All About the Fruits and Veggies Grant Program
Sponsor: Jamba Juice & the National Gardening Association

Please contact the National Gardening Association's Kids Gardening for more information and to apply for this funding:

The All About the Fruits and Veggies grant program will provide youth garden initiatives with gardening supplies, curriculum, soil amendments, and plants to help create engaging nutrition and gardening experiences.

Awards of $500 worth of materials will be granted to forty youth and school garden programs. Schools, community organizations, and nonprofit gardening programs with at least fifteen children between the ages of 3 and 18 are eligible to apply.

Deadline: February 18, 2013

For New York City groups:
Have a Great Idea for a Community Project?

Through their Community Grants , Citizens Committee awards grants of $500-$3,000 to resident-led groups to work on community and school improvement projects addressing issues that they identiy as important to them.

Projects that have been funded in the past are as varied as community gardening, theater and fine arts, nutrition awareness, composting, beautification, tenant organizing, youth education, physical fitness, public safety, and more.

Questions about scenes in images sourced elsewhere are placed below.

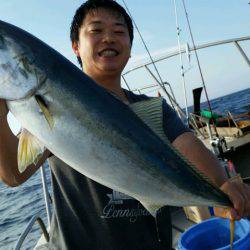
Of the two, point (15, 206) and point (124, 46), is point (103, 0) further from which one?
point (15, 206)

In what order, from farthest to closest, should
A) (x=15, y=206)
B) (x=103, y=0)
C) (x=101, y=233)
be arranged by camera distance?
1. (x=15, y=206)
2. (x=103, y=0)
3. (x=101, y=233)

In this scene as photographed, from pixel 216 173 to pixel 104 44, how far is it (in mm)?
1252

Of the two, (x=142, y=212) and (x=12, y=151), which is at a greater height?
(x=12, y=151)

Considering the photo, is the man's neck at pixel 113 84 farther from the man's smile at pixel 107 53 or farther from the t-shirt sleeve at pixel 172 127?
the t-shirt sleeve at pixel 172 127

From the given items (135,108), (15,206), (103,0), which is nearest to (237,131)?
(103,0)

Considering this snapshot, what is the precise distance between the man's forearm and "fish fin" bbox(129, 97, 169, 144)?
1.50 ft

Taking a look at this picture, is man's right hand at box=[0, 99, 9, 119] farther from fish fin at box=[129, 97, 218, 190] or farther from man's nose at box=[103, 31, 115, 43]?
man's nose at box=[103, 31, 115, 43]

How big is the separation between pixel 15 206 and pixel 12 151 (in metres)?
19.9

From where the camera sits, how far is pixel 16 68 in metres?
1.97

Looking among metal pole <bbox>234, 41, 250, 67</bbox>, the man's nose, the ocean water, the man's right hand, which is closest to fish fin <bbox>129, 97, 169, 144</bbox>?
the man's right hand

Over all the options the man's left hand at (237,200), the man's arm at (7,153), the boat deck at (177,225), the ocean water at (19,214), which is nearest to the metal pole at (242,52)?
the boat deck at (177,225)

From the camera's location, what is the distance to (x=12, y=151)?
2227mm

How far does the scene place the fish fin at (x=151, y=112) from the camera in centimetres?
210

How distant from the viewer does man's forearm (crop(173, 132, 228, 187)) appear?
2.43 meters
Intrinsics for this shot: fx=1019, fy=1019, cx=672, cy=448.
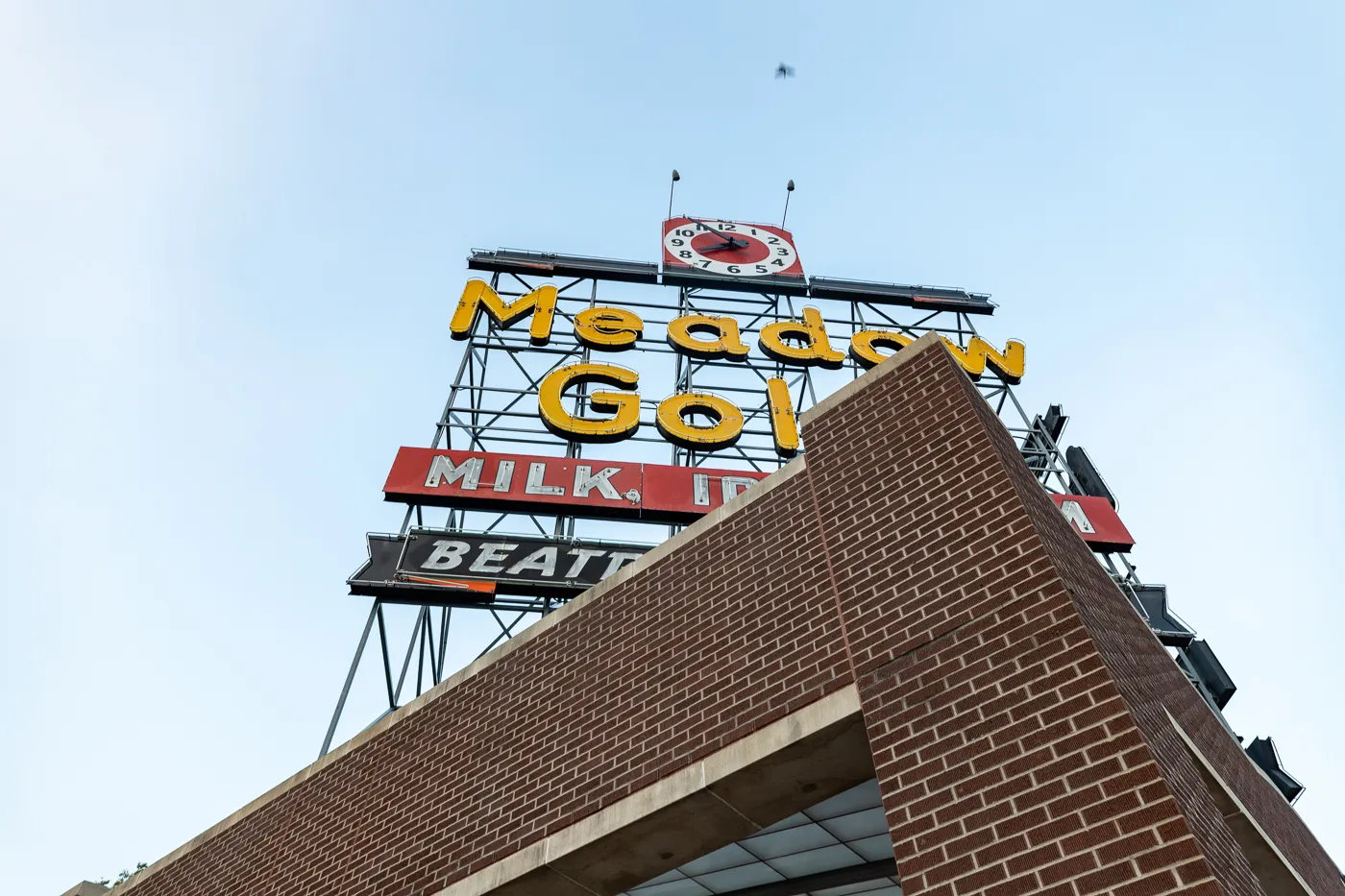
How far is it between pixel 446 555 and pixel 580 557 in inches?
87.6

Read their grant guidelines and download the application . The application deadline is January 31, 2013


These are just a few grant opportunities but there are many more possibilities. Most areas have garden clubs that disburse funds for different types of projects including community gardens. There are local sources including local related businesses like garden centers, hardware stores, banks or grocery stores. The important first step is to decide what you want to do with the funds. It could be money for events, a toolshed, tools to put in the shed, printing costs for flyers, plants or seeds. Create a letter stating the need and the expected results. Now you are ready to find those funds. It may not happen right away but from my experience planning ahead and being ready with the ask means that when the opportunity presents itself, you can take advantage.

A good resource to help if you are just getting started or want to gather good information to add to your letter or grant proposal is a new fact sheet from the Local Government Commission, Cultivating Community Gardens .  The folks who get the help are the ones who ask. So don't be afraid to ask.